Abstract
P1353
Introduction: Drug-resistant mesial temporal lobe epilepsy (MTLE) patients commonly resort to anterior temporal lobectomy for seizure control; however, many still suffer from seizures post-surgery, which may relate to their extensive brain network damage. 18F-FDG-PET is very sensitive to metabolic changes in the seizure onset zone (SOZ), which typically captures large areas of hypometabolism extending to regions beyond the presumed SOZ. Diffusion Tensor Imaging (DTI) has been widely used to assess the integrity of white matter (WM) tracts. It is unclear whether the WM diffusivity changes topographically coincide with cortical hypometabolism observed in 18F-FDG-PET in MTLE. In this study, we investigated the changes in glucose uptake, white matter tracts, and their differences in brain networks of MR-HS versus MR-negative MTLE patients using simultaneous PET/MR.
Methods: Data acquisition:
Fifty-five drug-refractory unilateral MTLE patients were scanned (age³18; without other lesions) on a hybrid PET/MR scanner (Siemens Biograph mMR VE11P). One subject was excluded from the analysis due to low image quality. The 18F-FDG PET images were reconstructed using events acquired at 45-60 minutes post injection (mean dose of 3.7 MBq/kg). During the PET acquisition, MR data were acquired: T1-weighted MPRAGE (1×1×1 mm3, TR/TE/TI = 1900/2.44/900 ms) and diffusion MRI (2.0×2.0 mm2, thickness 2.0 mm, TR/TE = 10200/90 ms, 30 directions at b = 1000 s/mm2). Other clinical records were also collected, such as semiology, long-term video-EEG monitoring, radiological reports indicating MR-HS and MR-negative cases, and presurgical diagnosis were also collected.
Data processing:
Brain region parcellation was performed on the MPRAGE images using Freesurfer (v7.0). The 18F-FDG standardized uptake value ratios (SUVR) of the ROIs were obtained and normalized by cerebellar gray matter.

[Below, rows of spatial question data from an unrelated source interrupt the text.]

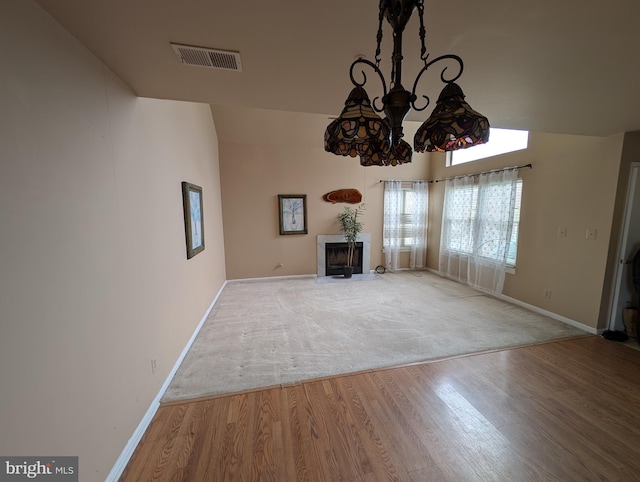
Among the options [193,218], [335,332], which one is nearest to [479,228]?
[335,332]

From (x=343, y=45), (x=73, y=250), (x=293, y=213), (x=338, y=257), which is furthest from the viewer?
(x=338, y=257)

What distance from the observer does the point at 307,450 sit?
1.55 m

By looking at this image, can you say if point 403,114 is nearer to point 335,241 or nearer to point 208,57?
point 208,57

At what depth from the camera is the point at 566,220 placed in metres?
3.22

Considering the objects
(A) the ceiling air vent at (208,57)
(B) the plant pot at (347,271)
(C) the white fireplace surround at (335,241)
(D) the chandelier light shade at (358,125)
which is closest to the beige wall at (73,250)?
(A) the ceiling air vent at (208,57)

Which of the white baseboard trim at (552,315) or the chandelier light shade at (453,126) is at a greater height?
the chandelier light shade at (453,126)

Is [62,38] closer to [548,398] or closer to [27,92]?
[27,92]

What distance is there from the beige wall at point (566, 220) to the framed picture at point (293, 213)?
3.57m

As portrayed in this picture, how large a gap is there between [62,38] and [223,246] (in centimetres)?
403

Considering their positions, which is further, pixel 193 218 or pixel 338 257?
pixel 338 257

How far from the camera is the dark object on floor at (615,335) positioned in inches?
111

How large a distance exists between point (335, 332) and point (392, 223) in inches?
134

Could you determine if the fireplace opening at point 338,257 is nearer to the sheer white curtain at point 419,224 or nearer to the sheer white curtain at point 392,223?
the sheer white curtain at point 392,223

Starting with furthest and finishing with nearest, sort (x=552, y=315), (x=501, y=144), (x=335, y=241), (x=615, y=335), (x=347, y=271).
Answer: (x=335, y=241) < (x=347, y=271) < (x=501, y=144) < (x=552, y=315) < (x=615, y=335)
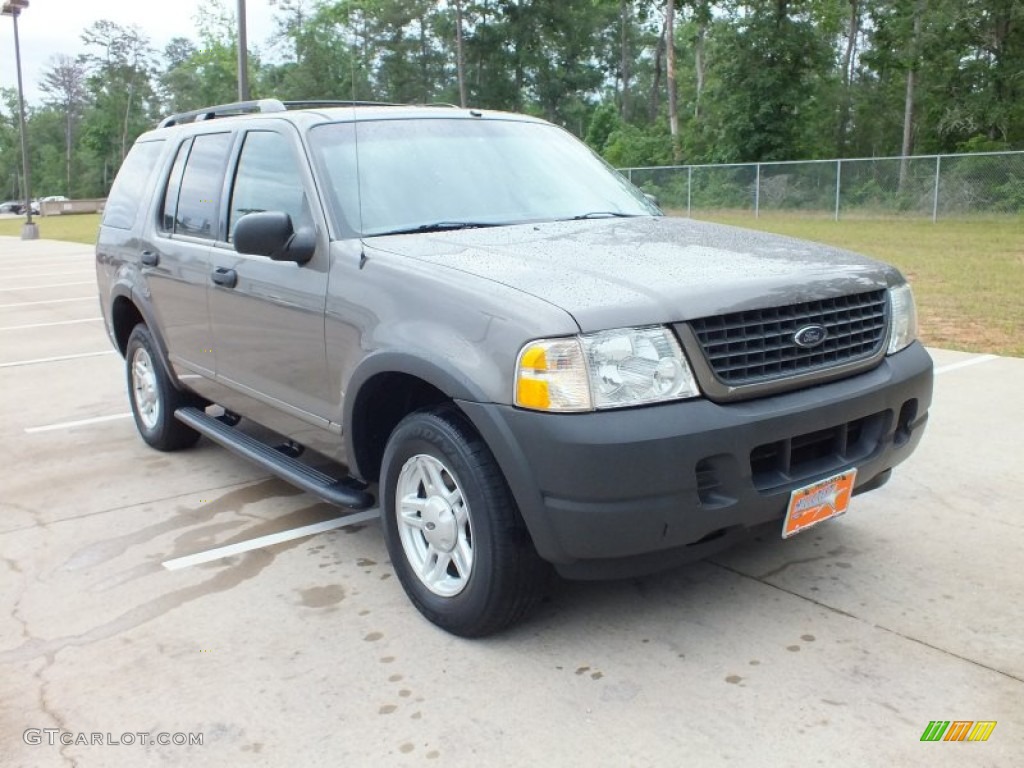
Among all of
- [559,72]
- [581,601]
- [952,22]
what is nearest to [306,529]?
[581,601]

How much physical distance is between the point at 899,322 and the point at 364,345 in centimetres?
204

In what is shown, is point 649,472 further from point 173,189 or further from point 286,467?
point 173,189

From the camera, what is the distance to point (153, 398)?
19.4 feet

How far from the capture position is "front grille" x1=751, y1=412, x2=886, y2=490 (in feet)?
10.2

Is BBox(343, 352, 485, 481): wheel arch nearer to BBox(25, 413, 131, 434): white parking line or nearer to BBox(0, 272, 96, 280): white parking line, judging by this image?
BBox(25, 413, 131, 434): white parking line

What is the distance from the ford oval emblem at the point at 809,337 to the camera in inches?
125

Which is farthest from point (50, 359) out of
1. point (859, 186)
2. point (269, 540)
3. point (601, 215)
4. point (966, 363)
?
point (859, 186)

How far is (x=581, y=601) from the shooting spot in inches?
145

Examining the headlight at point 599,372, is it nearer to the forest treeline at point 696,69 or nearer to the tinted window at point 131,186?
the tinted window at point 131,186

Diffusion-weighted images were first preprocessed for motion and eddy current correction using eddy, and then QSDR reconstruction was used (DSI-studio). Voxel-wise FA (fractional anisotropy) and MD (mean diffusivity) maps were generated.
Data analysis:
Correlational tractography analysis was conducted with DSI-studio. A multiple regression model was used to remove the effects of sex, age, disease laterality, and encoding direction (T-score = 2.5). A false discovery rate (FDR) threshold of 0.05 was used.
The SUVR discordance of bilateral brain regions was first obtained as SUVR_diff = SUVR_ipsi – SUVR_contra.
Metabolic connectivity matrices of the regional 18F-FDG SUVRs were generated by calculating pair-wise Pearson correlation between two ROIs across subjects.
Results: Patient demographics are summarized in Table 1.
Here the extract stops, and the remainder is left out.